◆ Exercise aim
Rewrite the entries below as a numbered list, skipping any blank lines. Leave the pictures out of your answer.

--- --- ---

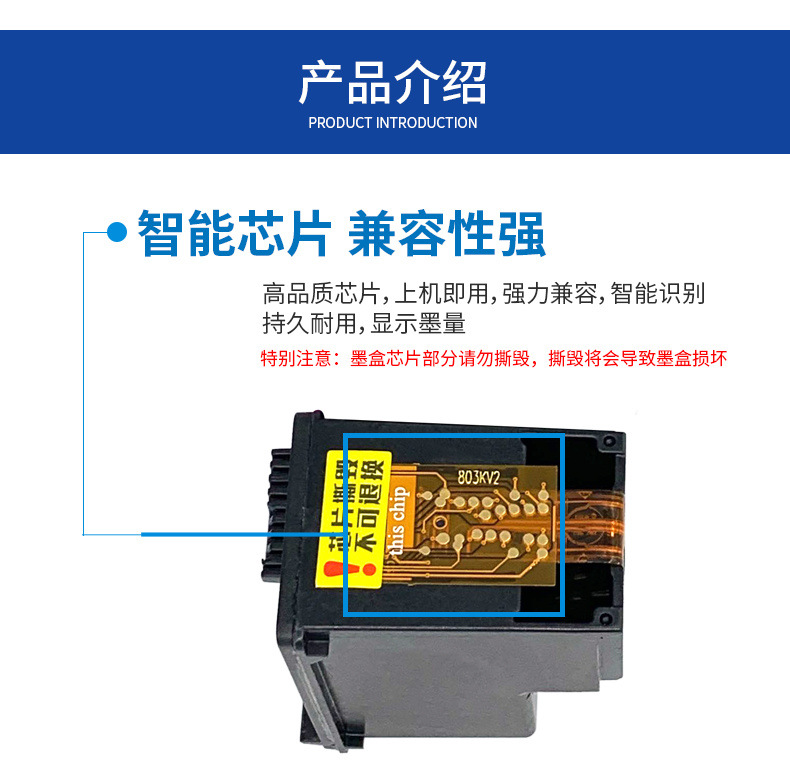 945d0853-ee5a-4bfe-b4a2-06d890d7e065.jpe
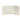 Flawless Platen Rubber
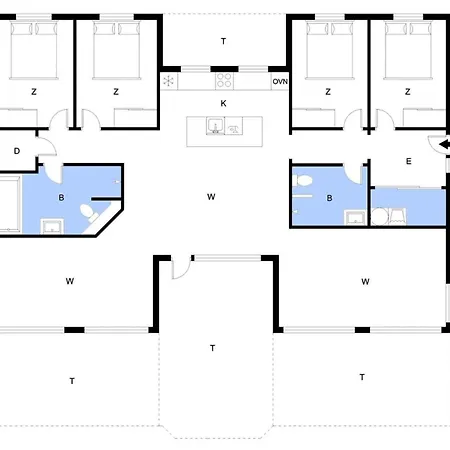 Bv414-blavand-horns-bjerge-10
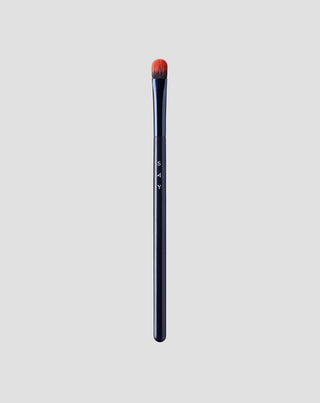 ultifunkční štětec na bledování a roztírání stínů č. 5 Say Makeup - 1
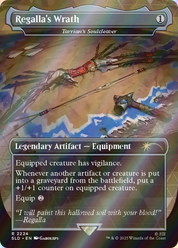 scryfall-665a61c9-ffdf-4e60-9a35-2176279d8b3c-foil.png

--- --- ---

◆ Output of the task
1.  945d0853-ee5a-4bfe-b4a2-06d890d7e065.jpe
2.  Flawless Platen Rubber
3.  Bv414-blavand-horns-bjerge-10
4.  ultifunkční štětec na bledování a roztírání stínů č. 5 Say Makeup - 1
5.  scryfall-665a61c9-ffdf-4e60-9a35-2176279d8b3c-foil.png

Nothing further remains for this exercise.